Copy every line of the listing below without changing a single character.

## Begin Available records

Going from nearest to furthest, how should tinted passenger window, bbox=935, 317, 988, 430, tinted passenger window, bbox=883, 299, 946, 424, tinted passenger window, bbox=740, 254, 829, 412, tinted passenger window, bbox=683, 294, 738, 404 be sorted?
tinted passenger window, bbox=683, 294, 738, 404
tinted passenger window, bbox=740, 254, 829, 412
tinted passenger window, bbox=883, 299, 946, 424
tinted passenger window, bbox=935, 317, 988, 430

## End Available records

The response:
Going from nearest to furthest, how should tinted passenger window, bbox=935, 317, 988, 430, tinted passenger window, bbox=883, 299, 946, 424, tinted passenger window, bbox=740, 254, 829, 412, tinted passenger window, bbox=683, 294, 738, 404 be sorted?
tinted passenger window, bbox=683, 294, 738, 404
tinted passenger window, bbox=740, 254, 829, 412
tinted passenger window, bbox=883, 299, 946, 424
tinted passenger window, bbox=935, 317, 988, 430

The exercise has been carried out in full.